Described as combining Carter’s scorching psychedelia with Swanson’s intentionally simple melodic playing, Vent really does sound like two distinct players working towards one abstract goal. On the surface, it’s a long way from psychedelic rock in the traditional sense but the dedication to tattered droning sounds often manifests an atmosphere reminiscent of the Eastern ragas that have influenced so much of modern psychedelia. The duo layer distorted, echoing guitars on top of each other, weaving patterns through the noise. Where one will contort itself into noise, the other will offer a glimmer of light. They trade these roles throughout, reaching a triumphant climax on the closing track, giving in – or reaching through – to the heavenly transcendence hinted at in snatches throughout the record.

Few people are better versed in the art of tempering noise for a desired impact the loose feel present throughout the six songs on Vent only highlights how comfortable these two are working together in this sphere of sound. The centre-point is the 11-minute ‘1.1.2’, which starts with the cleanest tones to be found on the record before abstracting into a crazed mesh of distortion and strangled melody, like taking the drums and vocals out of the Velvet Underground at their darkest and leaving the remains to float in bilge water. It slowly coils itself back up again as the noise fades, ending as it began with crystalline tones.

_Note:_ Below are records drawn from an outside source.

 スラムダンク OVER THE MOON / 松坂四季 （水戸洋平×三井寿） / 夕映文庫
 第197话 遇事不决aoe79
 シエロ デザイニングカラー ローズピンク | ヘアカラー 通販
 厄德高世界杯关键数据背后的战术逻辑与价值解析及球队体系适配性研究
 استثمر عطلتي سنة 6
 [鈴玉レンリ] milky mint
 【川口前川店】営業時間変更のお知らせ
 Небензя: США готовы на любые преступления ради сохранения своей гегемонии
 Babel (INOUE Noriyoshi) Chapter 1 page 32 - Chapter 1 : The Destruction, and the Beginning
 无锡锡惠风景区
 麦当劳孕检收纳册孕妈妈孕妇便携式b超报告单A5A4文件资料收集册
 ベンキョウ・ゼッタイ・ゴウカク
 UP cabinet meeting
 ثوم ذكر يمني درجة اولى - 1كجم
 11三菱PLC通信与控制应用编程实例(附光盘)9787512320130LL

This is a record full of considered noise, featuring taking the electric guitar to new places and shedding it’s context in the process. It’s not rock and roll, that’s for sure, but it is intense and exhilarating and beautiful at times, even in its filth. The solo buried deep in ‘1.3.1’ is as close as you’ll come to tradition here. This is more of a divergence, taking the work started by the Velvets and drawing it out to another, equally logical, conclusion.